I am confident that my interdisciplinary academic background along with my research experience have well prepared me for my next chapter in the Ph.D. program in Biostatistics at the University of Pittsburgh School of Public Health. Besides my background, I also have a strong inner motivation to make contributions to public health. The death of my beloved family member from lung cancer in 2016 was a significant event that changed my life. In my years of painfully watching her suffer from cancer, some questions also arose in my mind: How many people are experiencing the same pain as us? How many families are having even worse experiences? Nothing is more important to us than the welfare of our families, and I can think of no greater cause than protecting the health of our loved ones from disease. That is the reason I decided to study biochemistry in college and biostatistics in grad school. I would like to contribute the rest of my life to protecting public health from diseases like cancer, and I believe pursuing a Ph.D. degree will further build up my capacity to make more significant contributions to public health and save more people’s lives.

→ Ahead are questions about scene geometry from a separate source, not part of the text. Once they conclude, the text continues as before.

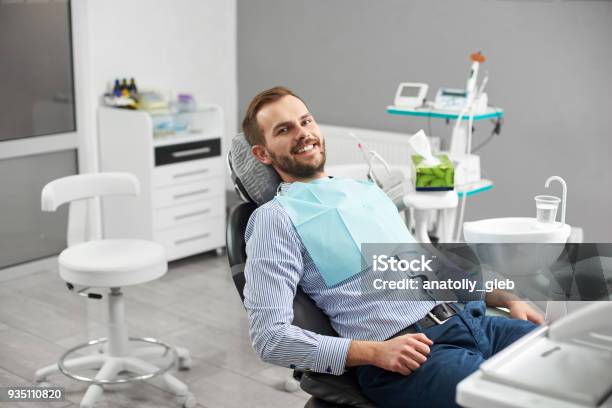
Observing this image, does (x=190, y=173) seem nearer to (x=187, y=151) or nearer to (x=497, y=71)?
(x=187, y=151)

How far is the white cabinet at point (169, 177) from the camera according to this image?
401cm

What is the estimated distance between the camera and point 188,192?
4207 millimetres

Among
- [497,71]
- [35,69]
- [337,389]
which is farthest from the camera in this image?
[35,69]

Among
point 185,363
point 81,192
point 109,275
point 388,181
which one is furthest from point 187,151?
point 388,181

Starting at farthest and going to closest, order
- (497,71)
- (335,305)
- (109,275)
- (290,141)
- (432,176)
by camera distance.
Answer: (497,71), (432,176), (109,275), (290,141), (335,305)

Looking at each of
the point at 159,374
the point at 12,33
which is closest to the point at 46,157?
the point at 12,33

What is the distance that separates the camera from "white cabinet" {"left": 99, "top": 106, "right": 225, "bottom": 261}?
4.01 metres

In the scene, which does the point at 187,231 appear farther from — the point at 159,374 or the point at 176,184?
the point at 159,374

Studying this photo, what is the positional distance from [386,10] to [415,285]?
8.49 ft

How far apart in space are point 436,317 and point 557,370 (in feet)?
2.07

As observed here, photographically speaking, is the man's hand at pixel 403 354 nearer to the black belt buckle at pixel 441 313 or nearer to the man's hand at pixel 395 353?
the man's hand at pixel 395 353

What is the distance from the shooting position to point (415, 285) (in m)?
1.86

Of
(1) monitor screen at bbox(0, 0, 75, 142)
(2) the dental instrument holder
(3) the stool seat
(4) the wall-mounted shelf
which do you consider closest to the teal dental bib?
(2) the dental instrument holder

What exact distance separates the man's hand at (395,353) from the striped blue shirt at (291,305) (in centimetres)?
3
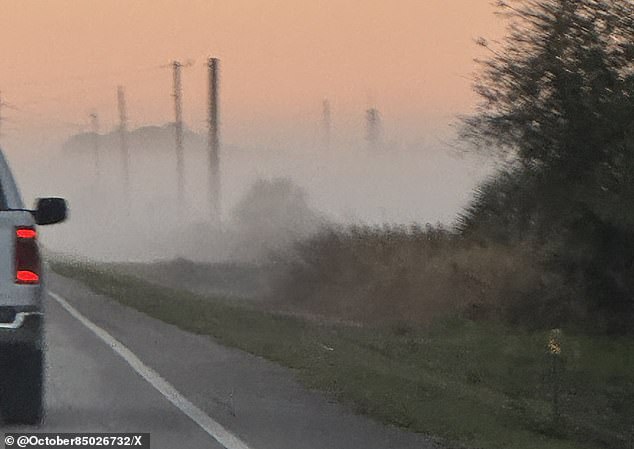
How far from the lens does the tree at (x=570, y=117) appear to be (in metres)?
18.9

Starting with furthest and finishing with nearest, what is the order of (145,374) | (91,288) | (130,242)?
(130,242)
(91,288)
(145,374)

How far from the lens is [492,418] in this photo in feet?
40.5

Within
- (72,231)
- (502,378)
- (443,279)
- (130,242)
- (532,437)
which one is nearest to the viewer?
(532,437)

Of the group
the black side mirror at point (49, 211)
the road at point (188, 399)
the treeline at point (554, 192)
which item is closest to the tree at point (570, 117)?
the treeline at point (554, 192)

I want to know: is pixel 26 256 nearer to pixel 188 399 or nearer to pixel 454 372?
pixel 188 399

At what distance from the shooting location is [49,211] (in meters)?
10.3

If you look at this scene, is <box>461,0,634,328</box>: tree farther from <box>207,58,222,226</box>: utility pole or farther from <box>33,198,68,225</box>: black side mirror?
<box>207,58,222,226</box>: utility pole

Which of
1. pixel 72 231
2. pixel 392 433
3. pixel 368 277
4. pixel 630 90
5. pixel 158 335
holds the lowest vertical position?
pixel 72 231

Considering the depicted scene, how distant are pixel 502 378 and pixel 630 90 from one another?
434cm

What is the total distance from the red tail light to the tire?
1.68 feet

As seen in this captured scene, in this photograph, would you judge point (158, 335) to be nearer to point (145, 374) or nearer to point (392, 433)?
point (145, 374)

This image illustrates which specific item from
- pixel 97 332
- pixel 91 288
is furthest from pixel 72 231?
pixel 97 332

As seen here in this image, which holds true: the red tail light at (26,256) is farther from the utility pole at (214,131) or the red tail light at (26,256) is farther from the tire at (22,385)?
the utility pole at (214,131)

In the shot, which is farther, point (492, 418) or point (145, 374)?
point (145, 374)
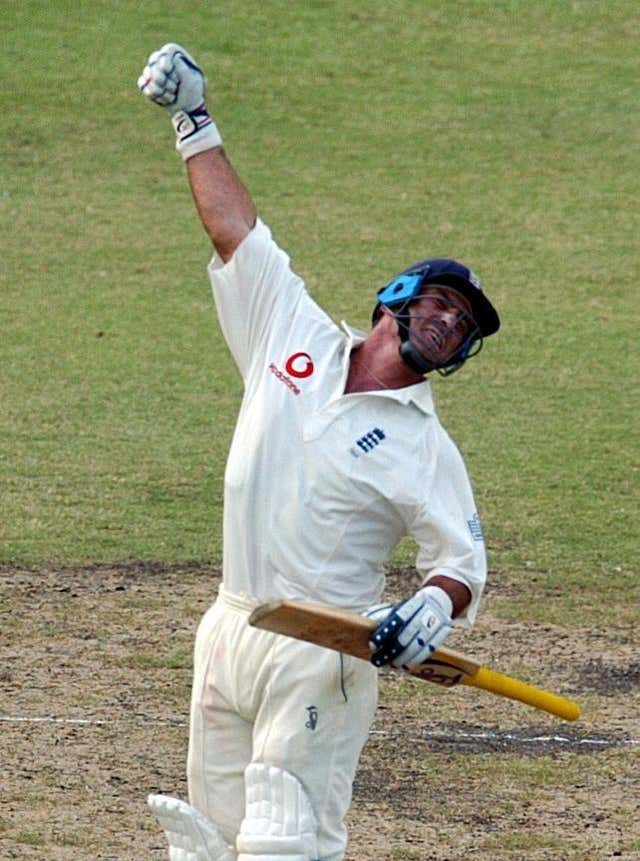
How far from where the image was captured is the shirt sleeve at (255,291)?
198 inches

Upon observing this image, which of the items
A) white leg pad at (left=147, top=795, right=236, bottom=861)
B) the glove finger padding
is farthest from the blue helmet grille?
white leg pad at (left=147, top=795, right=236, bottom=861)

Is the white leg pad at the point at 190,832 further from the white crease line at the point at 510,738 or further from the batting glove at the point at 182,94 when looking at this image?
the white crease line at the point at 510,738

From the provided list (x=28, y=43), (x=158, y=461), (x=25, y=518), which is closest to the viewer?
(x=25, y=518)

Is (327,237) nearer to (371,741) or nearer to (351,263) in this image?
(351,263)

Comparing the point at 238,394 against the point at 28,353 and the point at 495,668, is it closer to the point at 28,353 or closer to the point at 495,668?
the point at 28,353

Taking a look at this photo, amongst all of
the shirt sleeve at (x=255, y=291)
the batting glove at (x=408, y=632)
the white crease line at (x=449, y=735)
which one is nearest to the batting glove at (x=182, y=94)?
the shirt sleeve at (x=255, y=291)

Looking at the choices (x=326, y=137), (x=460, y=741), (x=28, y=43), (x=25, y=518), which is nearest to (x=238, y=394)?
(x=25, y=518)

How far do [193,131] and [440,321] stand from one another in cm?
88

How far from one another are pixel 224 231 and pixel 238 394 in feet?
24.6

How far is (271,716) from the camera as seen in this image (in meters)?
4.86

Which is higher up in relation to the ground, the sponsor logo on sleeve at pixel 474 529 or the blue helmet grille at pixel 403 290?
the blue helmet grille at pixel 403 290

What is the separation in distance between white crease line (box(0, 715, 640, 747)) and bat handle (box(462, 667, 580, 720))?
2.05 metres

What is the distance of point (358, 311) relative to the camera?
1452 centimetres

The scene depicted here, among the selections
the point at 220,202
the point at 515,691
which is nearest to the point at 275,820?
the point at 515,691
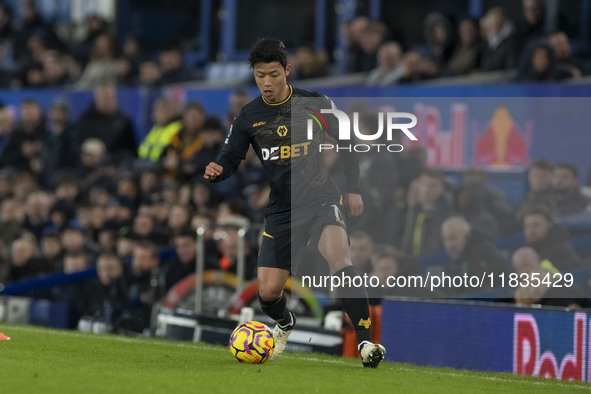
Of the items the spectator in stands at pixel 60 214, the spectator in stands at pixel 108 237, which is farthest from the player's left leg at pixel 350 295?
the spectator in stands at pixel 60 214

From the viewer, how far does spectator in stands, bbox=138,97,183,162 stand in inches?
596

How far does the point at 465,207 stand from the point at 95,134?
727 cm

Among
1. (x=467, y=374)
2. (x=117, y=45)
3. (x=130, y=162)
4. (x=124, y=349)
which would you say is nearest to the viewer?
(x=467, y=374)

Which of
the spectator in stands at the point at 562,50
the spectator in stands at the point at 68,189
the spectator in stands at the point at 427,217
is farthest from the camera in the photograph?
the spectator in stands at the point at 68,189

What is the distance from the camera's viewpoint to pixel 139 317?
11641 millimetres

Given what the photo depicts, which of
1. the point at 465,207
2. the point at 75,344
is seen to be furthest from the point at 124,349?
the point at 465,207

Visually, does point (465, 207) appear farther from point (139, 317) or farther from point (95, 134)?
point (95, 134)

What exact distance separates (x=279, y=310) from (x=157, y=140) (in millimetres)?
8310

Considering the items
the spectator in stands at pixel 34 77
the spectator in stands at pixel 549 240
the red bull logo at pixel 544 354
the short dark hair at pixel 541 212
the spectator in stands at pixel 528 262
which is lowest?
the red bull logo at pixel 544 354

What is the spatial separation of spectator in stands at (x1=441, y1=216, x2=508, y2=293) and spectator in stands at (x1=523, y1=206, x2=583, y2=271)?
1.02ft

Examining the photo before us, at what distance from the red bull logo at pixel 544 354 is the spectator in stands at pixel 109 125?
8.62m

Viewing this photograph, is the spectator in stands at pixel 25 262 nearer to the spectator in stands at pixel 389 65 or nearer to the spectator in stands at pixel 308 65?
the spectator in stands at pixel 308 65

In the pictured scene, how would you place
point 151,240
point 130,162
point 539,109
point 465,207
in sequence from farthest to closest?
point 130,162, point 151,240, point 539,109, point 465,207

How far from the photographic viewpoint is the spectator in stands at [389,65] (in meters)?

My career goal is to work as a biostatistician in a cancer research institute or any institute that would allow me to work on cancer research, and I believe that the Ph.D. program in Biostatistics at the University of Pittsburgh will help me achieve my goal. This program is especially attractive to me because of its resources and opportunities in doing cancer research. The NRG Oncology Statistics and Data Management Center and the UPMC Hillman Cancer Center are staffed and directed by Biostatistics faculty members at the University of Pittsburgh. Additionally, many professors in this department are studying cancer using a variety of statistical methodologies. I’m especially interested in Dr. Bandos research in applying statistical methods to clinical trials evaluating therapies for the prevention and treatment of breast and colorectal cancer.
I relish every challenge that has molded me into the determined and prepared aspiring scientist that I am today, and I think the Ph.D. program in Biostatistics at University of Pittsburgh will be the right home for my research goals and aspirations.